Exactly as written, transcribe the lines that run from the one containing "In the context" to the end of the records below.

= = = = = = =

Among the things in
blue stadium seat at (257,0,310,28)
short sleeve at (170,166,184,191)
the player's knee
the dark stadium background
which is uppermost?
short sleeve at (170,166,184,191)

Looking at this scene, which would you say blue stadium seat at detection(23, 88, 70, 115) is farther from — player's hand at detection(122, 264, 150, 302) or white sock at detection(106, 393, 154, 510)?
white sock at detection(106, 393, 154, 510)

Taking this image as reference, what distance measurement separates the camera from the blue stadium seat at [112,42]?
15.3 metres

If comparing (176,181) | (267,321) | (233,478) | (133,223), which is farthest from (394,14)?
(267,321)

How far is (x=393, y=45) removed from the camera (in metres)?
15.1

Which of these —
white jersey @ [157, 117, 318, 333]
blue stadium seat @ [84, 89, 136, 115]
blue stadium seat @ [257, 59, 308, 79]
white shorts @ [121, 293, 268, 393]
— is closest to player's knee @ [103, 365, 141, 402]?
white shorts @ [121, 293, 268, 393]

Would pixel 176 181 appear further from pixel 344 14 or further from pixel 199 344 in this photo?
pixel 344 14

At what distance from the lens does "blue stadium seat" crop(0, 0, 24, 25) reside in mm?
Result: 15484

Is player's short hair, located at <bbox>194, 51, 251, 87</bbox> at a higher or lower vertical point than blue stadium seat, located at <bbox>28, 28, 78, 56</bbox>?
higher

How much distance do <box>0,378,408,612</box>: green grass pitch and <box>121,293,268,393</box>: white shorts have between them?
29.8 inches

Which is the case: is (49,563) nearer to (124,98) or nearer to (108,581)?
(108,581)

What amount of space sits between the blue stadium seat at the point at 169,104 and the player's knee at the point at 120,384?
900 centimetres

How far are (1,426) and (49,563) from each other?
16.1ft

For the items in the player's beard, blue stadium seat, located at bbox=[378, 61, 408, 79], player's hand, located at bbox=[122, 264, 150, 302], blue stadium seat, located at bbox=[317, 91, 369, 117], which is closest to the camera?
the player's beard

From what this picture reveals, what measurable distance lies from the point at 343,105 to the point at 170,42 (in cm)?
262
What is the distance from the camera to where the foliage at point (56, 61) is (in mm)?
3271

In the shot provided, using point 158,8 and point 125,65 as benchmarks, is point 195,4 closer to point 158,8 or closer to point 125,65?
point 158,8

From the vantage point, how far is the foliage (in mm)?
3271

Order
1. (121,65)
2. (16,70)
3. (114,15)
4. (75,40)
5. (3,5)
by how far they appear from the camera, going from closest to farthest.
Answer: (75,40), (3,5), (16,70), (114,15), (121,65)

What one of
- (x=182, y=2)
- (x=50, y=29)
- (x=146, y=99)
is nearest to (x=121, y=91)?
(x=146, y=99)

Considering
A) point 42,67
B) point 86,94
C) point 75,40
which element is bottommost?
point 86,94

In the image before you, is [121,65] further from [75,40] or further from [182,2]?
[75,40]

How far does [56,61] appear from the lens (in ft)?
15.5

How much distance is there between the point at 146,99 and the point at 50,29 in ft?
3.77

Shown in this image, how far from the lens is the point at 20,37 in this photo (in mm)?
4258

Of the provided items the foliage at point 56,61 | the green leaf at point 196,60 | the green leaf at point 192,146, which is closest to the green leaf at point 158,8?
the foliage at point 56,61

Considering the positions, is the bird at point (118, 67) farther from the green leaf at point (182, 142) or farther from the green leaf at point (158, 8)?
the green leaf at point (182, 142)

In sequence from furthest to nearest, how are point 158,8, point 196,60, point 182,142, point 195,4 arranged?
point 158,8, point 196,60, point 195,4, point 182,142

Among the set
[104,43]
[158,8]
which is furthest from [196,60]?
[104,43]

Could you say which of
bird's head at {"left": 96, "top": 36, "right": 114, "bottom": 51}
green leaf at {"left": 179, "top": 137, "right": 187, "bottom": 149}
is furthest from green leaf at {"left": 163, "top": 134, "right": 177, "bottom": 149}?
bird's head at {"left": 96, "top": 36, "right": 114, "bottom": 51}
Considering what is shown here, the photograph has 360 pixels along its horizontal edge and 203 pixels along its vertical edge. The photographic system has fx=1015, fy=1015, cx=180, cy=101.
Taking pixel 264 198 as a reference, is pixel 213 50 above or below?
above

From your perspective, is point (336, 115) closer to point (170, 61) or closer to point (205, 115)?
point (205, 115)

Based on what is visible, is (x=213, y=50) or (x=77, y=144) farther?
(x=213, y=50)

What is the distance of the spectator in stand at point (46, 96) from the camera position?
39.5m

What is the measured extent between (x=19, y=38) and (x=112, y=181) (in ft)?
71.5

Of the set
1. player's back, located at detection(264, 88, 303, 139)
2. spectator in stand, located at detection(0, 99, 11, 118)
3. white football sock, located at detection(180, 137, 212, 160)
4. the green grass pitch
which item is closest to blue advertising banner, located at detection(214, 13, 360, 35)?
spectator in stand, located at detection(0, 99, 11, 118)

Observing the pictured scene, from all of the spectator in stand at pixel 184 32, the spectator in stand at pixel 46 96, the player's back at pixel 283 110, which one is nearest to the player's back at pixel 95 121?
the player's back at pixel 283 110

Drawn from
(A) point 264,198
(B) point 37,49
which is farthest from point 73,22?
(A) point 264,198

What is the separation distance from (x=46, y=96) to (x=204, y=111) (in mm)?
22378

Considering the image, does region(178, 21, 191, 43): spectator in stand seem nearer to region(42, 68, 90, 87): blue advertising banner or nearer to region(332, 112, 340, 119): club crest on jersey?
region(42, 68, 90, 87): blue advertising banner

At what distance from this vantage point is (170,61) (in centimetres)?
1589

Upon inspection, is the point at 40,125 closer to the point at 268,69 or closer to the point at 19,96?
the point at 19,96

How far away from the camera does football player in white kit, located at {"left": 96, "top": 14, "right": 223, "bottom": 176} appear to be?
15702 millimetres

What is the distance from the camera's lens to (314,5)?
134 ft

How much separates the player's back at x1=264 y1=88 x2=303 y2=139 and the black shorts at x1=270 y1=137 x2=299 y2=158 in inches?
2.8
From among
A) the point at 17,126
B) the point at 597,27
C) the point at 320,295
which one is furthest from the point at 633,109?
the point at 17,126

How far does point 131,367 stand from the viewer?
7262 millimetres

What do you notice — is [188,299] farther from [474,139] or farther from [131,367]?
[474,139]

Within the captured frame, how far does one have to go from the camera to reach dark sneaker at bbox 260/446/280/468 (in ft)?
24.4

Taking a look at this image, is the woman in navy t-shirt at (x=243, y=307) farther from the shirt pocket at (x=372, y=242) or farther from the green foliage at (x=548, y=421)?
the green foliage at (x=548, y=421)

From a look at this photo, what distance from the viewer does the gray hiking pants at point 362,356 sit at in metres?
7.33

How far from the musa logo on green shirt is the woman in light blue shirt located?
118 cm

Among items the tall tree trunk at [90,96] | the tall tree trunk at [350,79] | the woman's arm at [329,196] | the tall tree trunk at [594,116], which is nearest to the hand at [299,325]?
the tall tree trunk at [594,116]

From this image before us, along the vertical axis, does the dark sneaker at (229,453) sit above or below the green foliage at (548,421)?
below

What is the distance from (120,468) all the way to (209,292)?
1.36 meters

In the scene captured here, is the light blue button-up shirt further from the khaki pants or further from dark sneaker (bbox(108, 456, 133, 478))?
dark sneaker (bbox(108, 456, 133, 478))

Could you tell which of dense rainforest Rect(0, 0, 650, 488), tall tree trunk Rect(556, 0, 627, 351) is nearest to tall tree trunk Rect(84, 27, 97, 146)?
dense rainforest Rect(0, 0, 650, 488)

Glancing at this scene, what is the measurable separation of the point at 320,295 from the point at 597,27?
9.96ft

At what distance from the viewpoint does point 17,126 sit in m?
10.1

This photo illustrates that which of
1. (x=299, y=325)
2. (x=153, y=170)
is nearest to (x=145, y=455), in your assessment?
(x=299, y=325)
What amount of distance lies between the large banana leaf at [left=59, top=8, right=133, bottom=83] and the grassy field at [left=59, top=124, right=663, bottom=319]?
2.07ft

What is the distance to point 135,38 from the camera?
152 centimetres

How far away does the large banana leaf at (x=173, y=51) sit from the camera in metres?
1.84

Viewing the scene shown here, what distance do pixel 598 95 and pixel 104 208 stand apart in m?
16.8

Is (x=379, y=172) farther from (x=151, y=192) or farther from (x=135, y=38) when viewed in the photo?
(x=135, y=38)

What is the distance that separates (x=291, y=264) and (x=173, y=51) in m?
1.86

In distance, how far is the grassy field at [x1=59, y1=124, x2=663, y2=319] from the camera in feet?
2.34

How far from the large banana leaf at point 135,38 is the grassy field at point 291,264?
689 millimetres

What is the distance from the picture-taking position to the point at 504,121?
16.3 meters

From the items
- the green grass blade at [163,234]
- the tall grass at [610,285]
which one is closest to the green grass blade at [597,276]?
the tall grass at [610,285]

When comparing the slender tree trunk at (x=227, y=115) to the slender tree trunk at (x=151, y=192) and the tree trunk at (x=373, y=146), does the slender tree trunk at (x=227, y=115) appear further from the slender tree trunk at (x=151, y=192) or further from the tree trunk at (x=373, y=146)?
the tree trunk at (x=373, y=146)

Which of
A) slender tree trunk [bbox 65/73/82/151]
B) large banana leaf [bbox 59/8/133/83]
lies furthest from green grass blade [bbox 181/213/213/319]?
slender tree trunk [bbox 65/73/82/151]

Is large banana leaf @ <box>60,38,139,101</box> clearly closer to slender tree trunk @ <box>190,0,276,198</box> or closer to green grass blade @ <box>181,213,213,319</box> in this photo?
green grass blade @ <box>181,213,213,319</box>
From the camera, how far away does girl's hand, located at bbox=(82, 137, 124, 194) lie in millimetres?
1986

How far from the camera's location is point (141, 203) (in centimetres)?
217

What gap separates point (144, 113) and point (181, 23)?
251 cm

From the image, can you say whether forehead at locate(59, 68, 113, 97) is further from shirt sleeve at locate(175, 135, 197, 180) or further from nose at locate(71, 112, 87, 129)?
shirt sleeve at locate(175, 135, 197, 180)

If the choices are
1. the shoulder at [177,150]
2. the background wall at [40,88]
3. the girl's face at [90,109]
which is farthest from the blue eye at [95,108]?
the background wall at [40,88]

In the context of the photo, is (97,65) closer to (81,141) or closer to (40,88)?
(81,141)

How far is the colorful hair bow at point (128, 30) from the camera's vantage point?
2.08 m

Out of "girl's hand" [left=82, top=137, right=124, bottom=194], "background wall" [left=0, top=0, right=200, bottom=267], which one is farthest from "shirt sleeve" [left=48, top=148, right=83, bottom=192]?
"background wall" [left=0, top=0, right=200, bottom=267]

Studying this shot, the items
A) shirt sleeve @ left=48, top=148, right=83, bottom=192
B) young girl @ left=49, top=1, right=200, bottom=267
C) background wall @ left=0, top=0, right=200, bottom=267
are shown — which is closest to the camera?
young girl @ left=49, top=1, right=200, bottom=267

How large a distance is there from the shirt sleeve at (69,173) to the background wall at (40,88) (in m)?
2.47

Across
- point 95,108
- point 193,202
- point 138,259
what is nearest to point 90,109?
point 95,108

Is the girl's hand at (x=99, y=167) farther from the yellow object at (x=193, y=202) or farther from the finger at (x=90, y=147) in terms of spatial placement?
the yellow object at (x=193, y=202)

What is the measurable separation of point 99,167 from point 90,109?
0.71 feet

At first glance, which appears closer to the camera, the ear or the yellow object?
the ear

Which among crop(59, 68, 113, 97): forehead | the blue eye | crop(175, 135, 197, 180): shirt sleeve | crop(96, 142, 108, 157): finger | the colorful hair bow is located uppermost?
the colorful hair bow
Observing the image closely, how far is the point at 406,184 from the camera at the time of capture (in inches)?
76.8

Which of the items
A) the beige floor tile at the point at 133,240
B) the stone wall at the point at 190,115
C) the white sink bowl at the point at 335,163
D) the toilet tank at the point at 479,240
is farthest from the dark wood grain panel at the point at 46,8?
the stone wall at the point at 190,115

= = = = = = =

## FINISHED EXERCISE:
In the context of the photo, is (97,65) closer to (81,141) or closer to (40,88)?
(81,141)

How far is the colorful hair bow at point (128, 30) from the camera's vantage point?
2.08 m

Out of "girl's hand" [left=82, top=137, right=124, bottom=194], "background wall" [left=0, top=0, right=200, bottom=267], which one is farthest from "shirt sleeve" [left=48, top=148, right=83, bottom=192]?
"background wall" [left=0, top=0, right=200, bottom=267]

Studying this shot, the items
A) shirt sleeve @ left=48, top=148, right=83, bottom=192
B) young girl @ left=49, top=1, right=200, bottom=267
C) background wall @ left=0, top=0, right=200, bottom=267
are shown — which is closest to the camera?
young girl @ left=49, top=1, right=200, bottom=267

How large a distance is there from the shirt sleeve at (69,173) to the background wall at (40,88) (in m)?
2.47

Across
- point 95,108
- point 193,202
- point 138,259
what is nearest to point 90,109?
point 95,108

Is the girl's hand at (x=99, y=167) farther from the yellow object at (x=193, y=202) or farther from the finger at (x=90, y=147) in terms of spatial placement?
the yellow object at (x=193, y=202)

What is the measurable separation of point 99,167 from point 90,109?
0.71 feet

At first glance, which appears closer to the camera, the ear or the yellow object?
the ear

Which among crop(59, 68, 113, 97): forehead | the blue eye | crop(175, 135, 197, 180): shirt sleeve | crop(96, 142, 108, 157): finger | the colorful hair bow is located uppermost?
the colorful hair bow
Observing the image closely, how far is the point at 406,184 from the camera at the time of capture (in inches)?
76.8

Which of the items
A) the beige floor tile at the point at 133,240
B) the stone wall at the point at 190,115
C) the white sink bowl at the point at 335,163
D) the toilet tank at the point at 479,240
is farthest from the dark wood grain panel at the point at 46,8?
the stone wall at the point at 190,115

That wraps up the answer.